Required work: Please copy out the entries below exactly, beginning with the line that contains "Aria Comfort Sandals" and ending with the line that contains "Watch film No", and include nothing outside that span.

---- The data

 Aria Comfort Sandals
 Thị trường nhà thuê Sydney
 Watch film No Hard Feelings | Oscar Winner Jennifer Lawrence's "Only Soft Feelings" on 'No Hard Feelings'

--------
---- The data

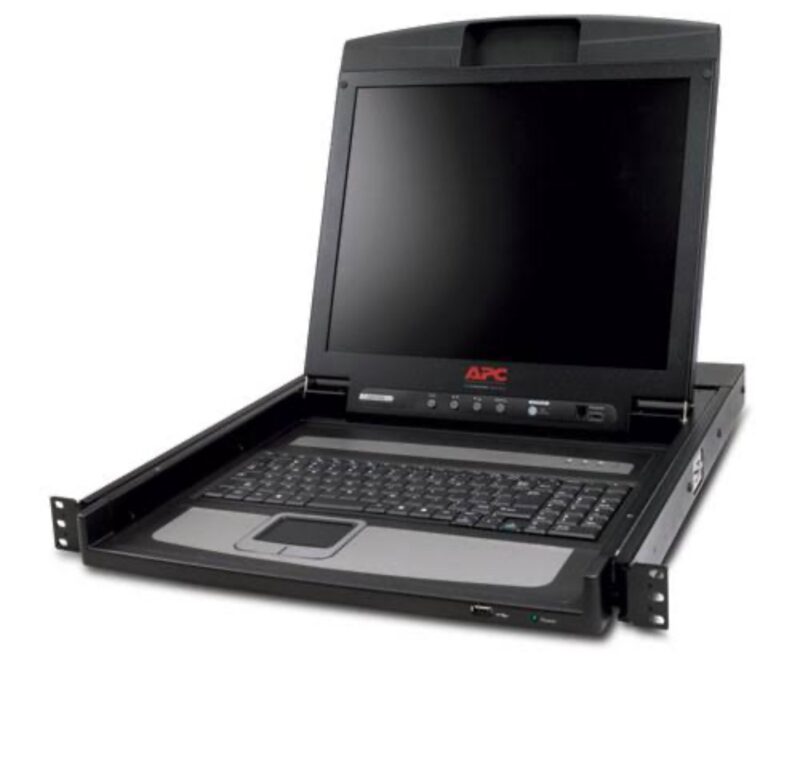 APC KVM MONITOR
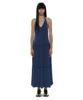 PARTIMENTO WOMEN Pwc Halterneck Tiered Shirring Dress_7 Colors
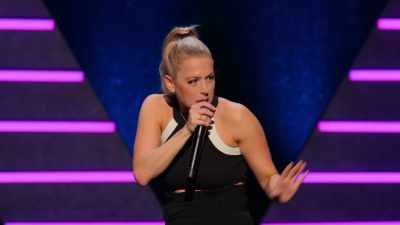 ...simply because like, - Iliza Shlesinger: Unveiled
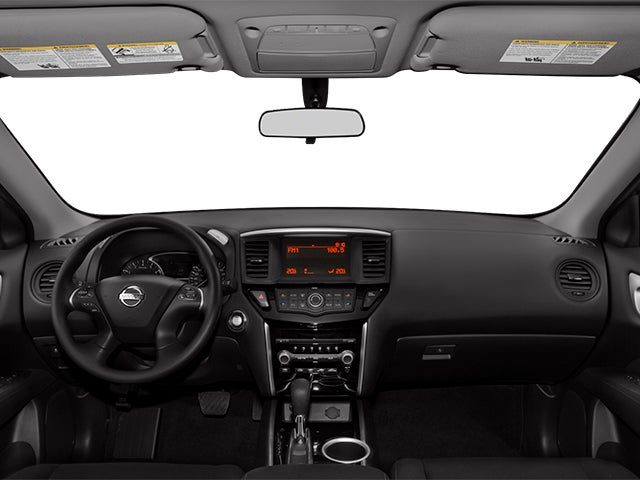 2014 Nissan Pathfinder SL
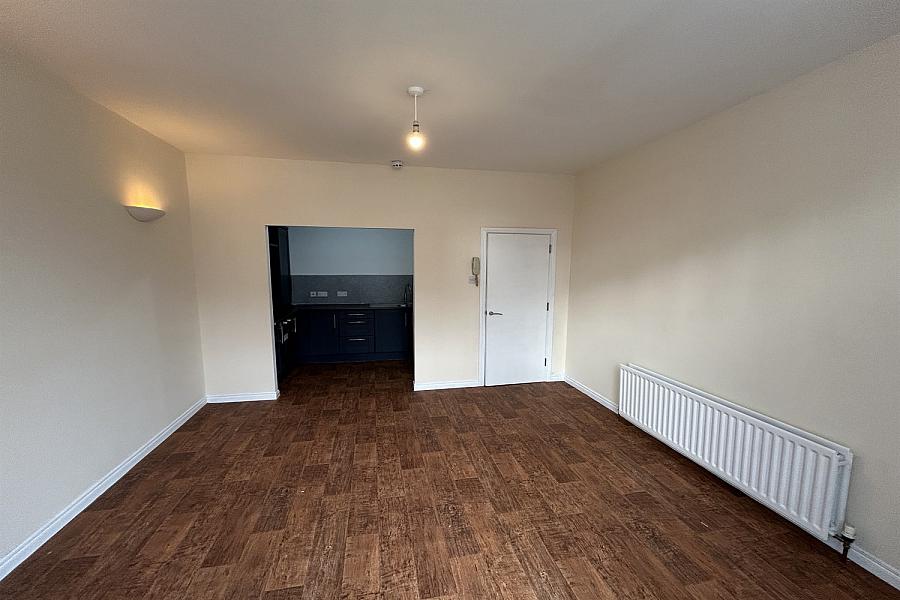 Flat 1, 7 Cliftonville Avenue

--------

Written response:
 Aria Comfort Sandals
 Thị trường nhà thuê Sydney
 Watch film No Hard Feelings | Oscar Winner Jennifer Lawrence's "Only Soft Feelings" on 'No Hard Feelings'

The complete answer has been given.